Continuing my tirade against basic household items, I'd like to draw attention to the sequential view of time, embodied by clocks, and how it renders our view of reality handicapped. Recently I've taken up a more philosophical study of music, which is of course the art form proper to time, in that it doesn't occupy space. This is true not only of music which progresses, but even of singular momentary pitches and beats, since the resonance of the sounds are air particles in rapid fluctuation, necessarily over a period of time: hence the term "frequency" used to refer to singular pitches. The fact elicits wonder about the celestial music of the angels in heaven, where popular opinion dictates time does not exist (although minimal reflection shows that bodily beings, such as ourselves, undergo change by necessity).
However, time is not as strict as we make it. Few ancient philosophers treat time with any great scrutiny - undoubtedly because time is change, while Being is unchanging - although Aristotle states that it is "a measure of motion." This delineates not only the dependence of time on space for meaning, but also its insignificance to us: it is simply how we measure change. If we do not detect change, time does not really happen to us; this obsolesces the undetectable "change" taking place when one sings a singular, prolonged note. Only when time becomes isolated in Cartesian phase space does it take on a character of its own, and one which is so illusory it evades definition. Indeed, Spengler quotes Augustine in addressing the problem of time, where Augustine roughly states that he knows what it is in his mind, but when asked to define it, he no longer knows. Thus, to aid in its comprehensibility, we have no way to see it except as a sequence of moments; rather than an extension, it is a series of discontinuous points. This precipitated the downward spiral of music, when linear notation of Gregorian Chant was substituted by Guido for singular spots or squares. Minutes and seconds, unlike the hours, days and beyond that are spoken by astrology, are inventions designed to be rhythmically detectable, such that we never exit the present blip; seconds have no substance between them, and so every moment, necessarily falling within a second, has no substance at all; everything means nothing.

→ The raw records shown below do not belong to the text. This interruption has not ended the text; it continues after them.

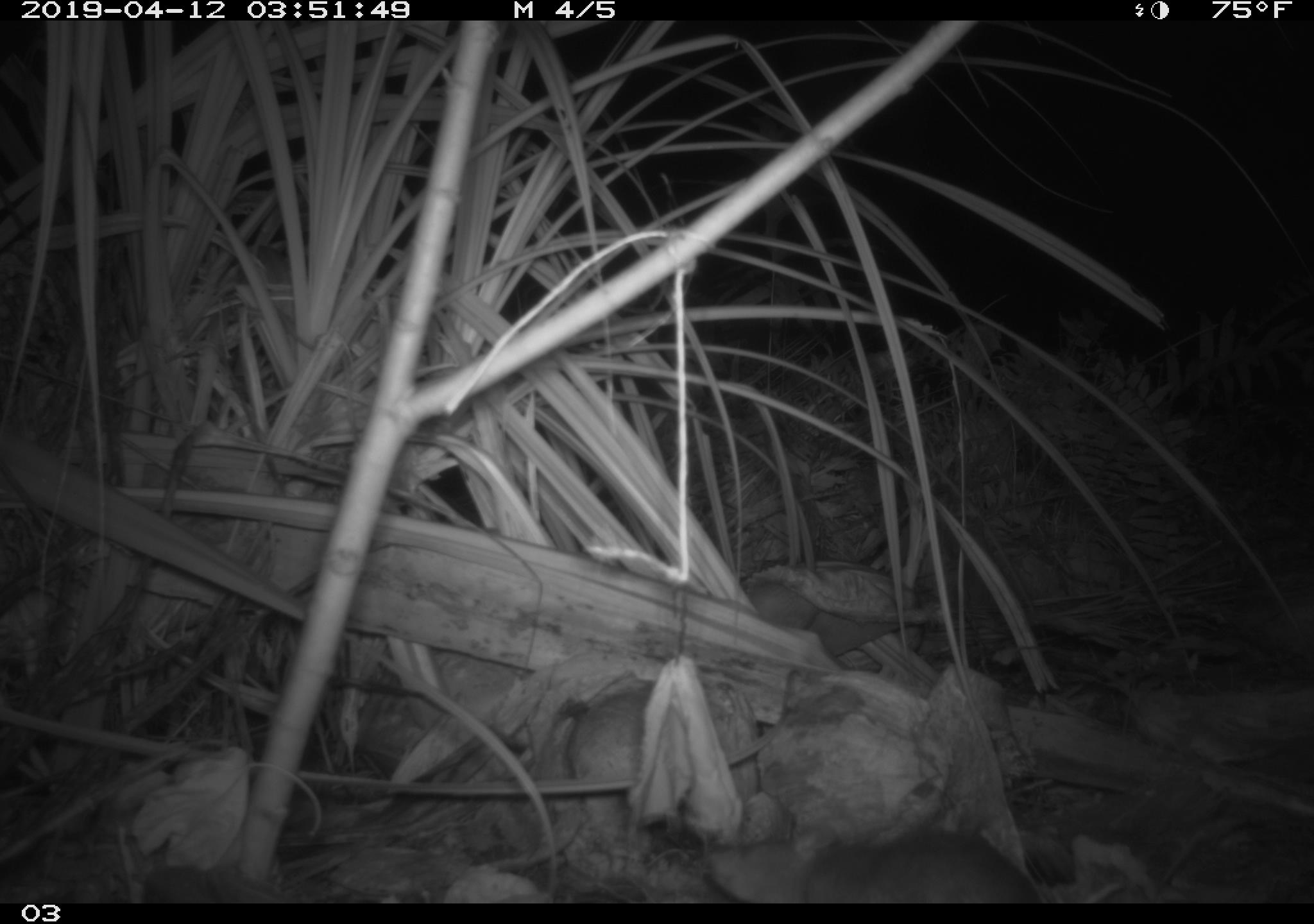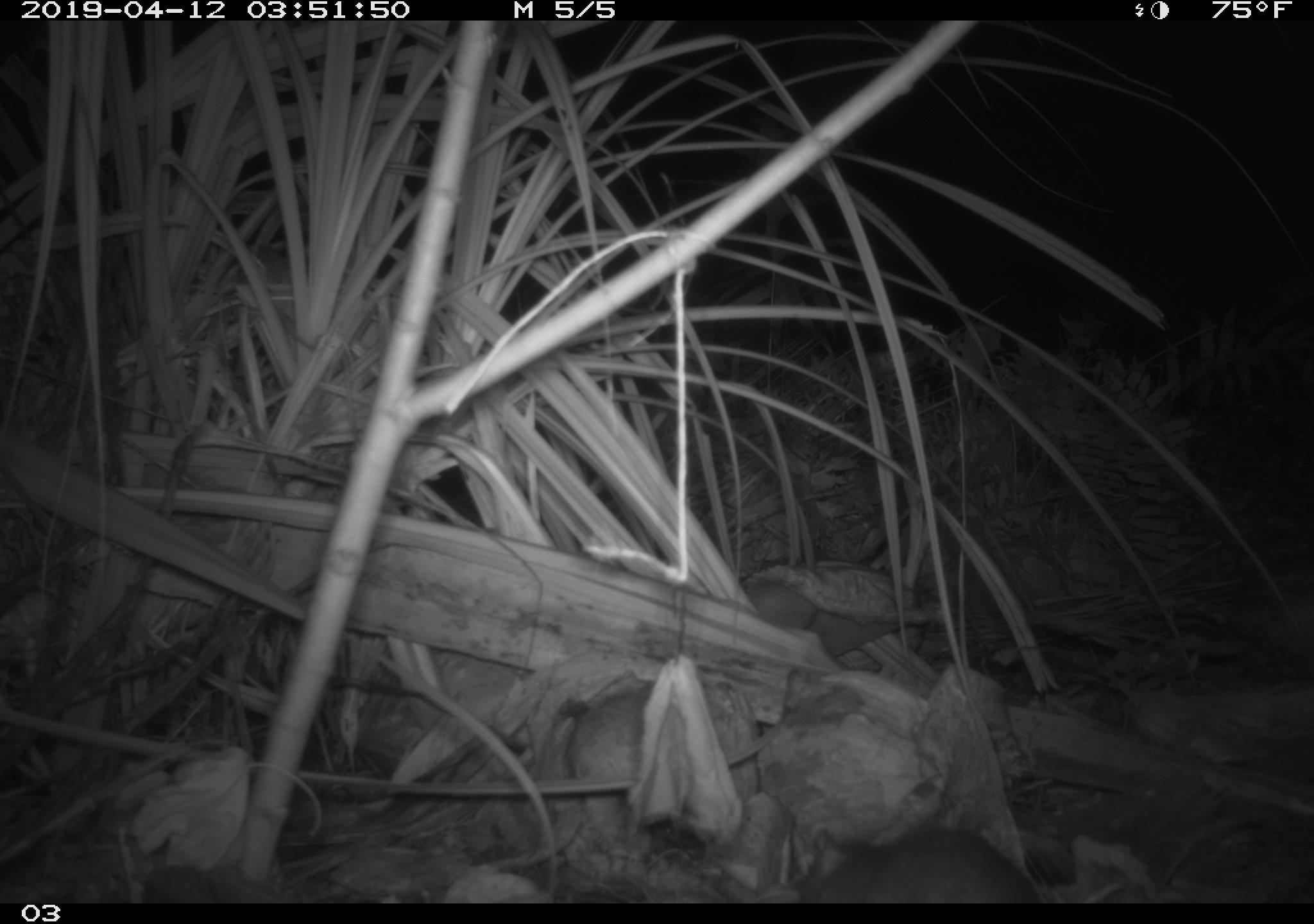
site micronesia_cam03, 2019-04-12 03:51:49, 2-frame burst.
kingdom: Animalia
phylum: Chordata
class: Mammalia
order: Rodentia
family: Muridae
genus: Rattus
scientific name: Rattus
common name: rat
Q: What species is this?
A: Rat (Rattus).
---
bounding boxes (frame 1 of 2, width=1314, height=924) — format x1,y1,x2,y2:
rat: 692,828,1048,903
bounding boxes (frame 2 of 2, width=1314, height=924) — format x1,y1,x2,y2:
rat: 799,823,1044,902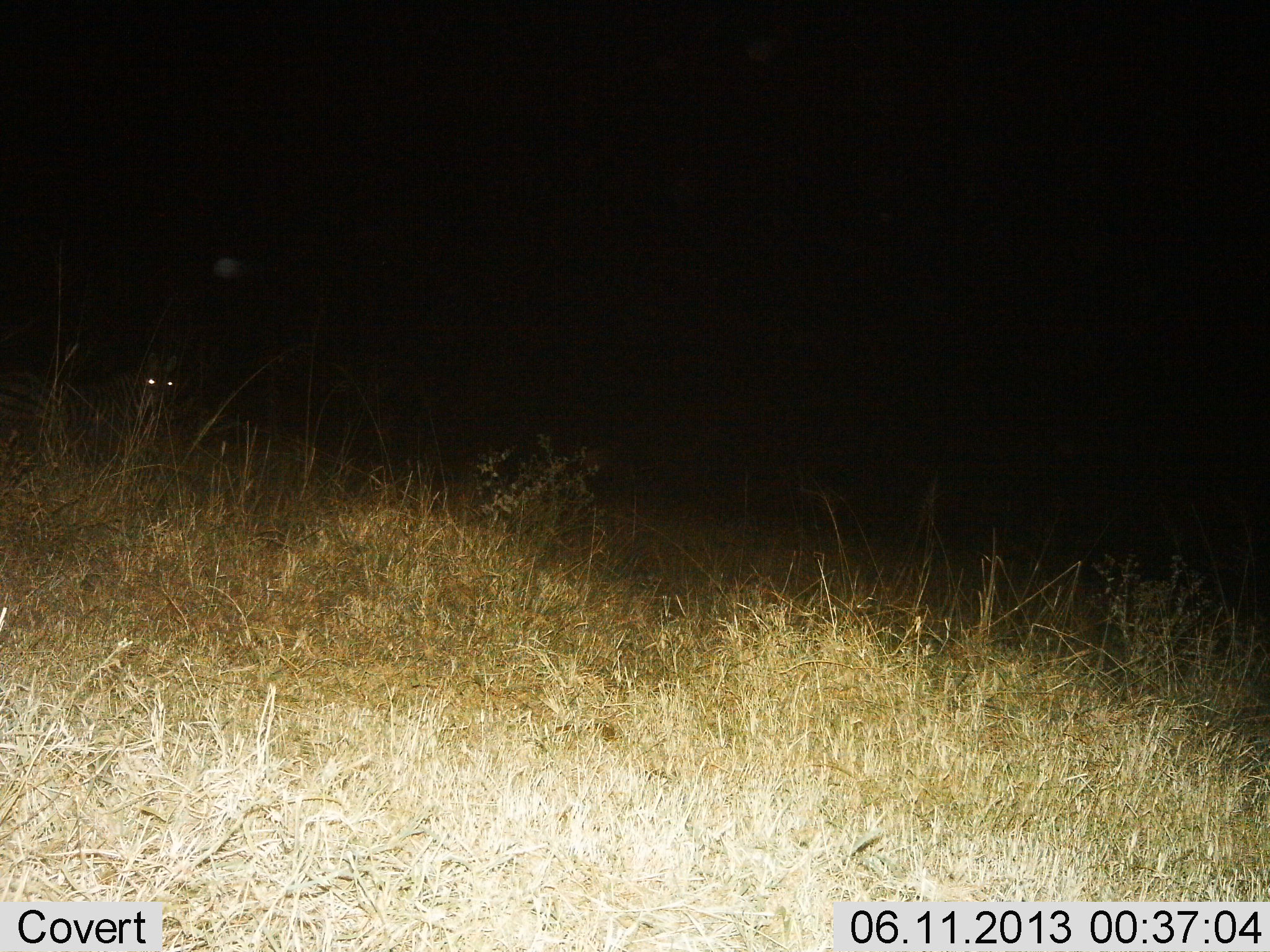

The fiendish blink of the clock is a brutish reminder of our autistic scientism and isolation from ourselves. The contours of a day's hours are no longer felt in the soaring of the sun's rays, but in constant mechanical hiccups that drain the blood from our actions. Rather than synchronizing ourselves with the universe by observing the spheres for indications of our current age, we jolt and jerk with digital instances of infinitesimal value. Unfortunately, clocks are made indispensable by the culture of scheduled nowness, so ridding oneself of time-telling means is impractical. Hopefully the neo-Feudal-paleo peasants of the 2030 West will have that chance.